Data in this exercise
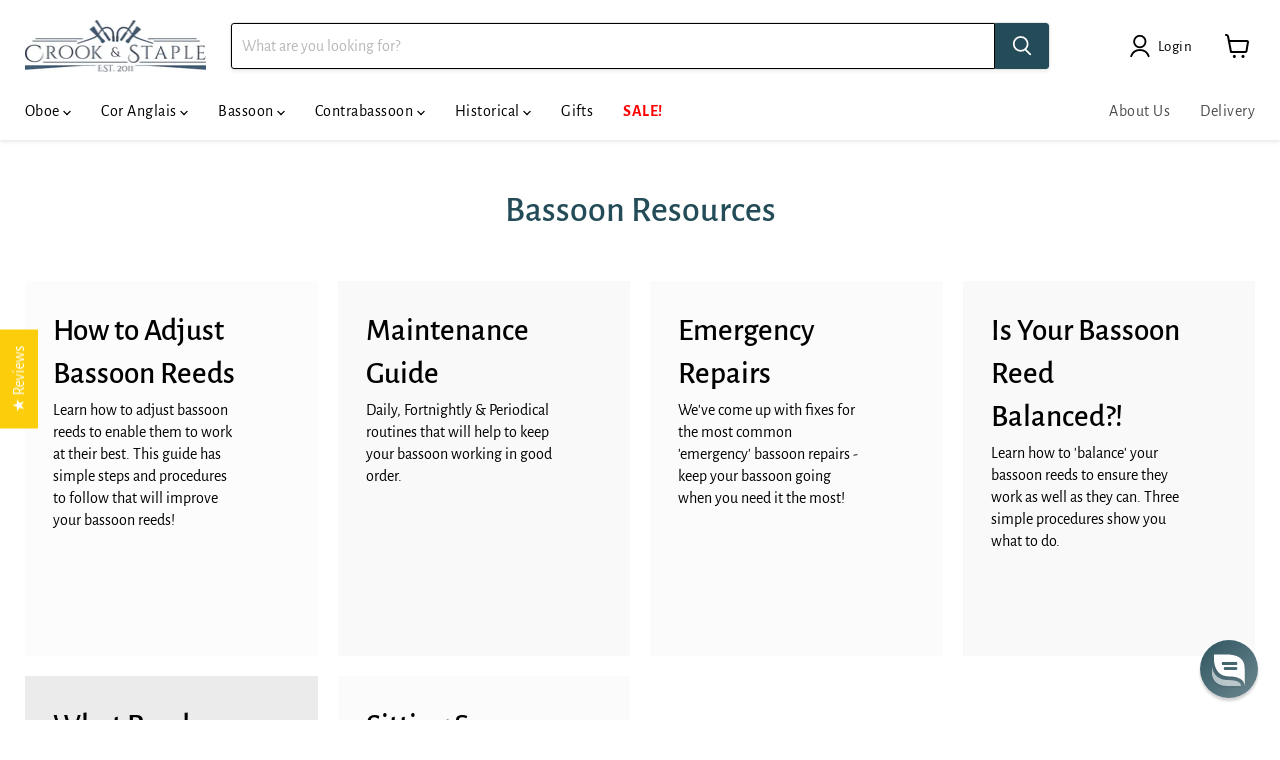

--- FILE ---
content_type: application/x-javascript
request_url: https://app.sealsubscriptions.com/shopify/public/status/shop/crookandstaple.myshopify.com.js?1769608894
body_size: -154
content:
var sealsubscriptions_settings_updated='1768655899c';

Problem statement
When you copy the lines above, drop the pictures and keep everything else exact.

Exercise response
--- FILE ---
content_type: application/x-javascript
request_url: https://app.sealsubscriptions.com/shopify/public/status/shop/crookandstaple.myshopify.com.js?1769608894
body_size: -154
content:
var sealsubscriptions_settings_updated='1768655899c';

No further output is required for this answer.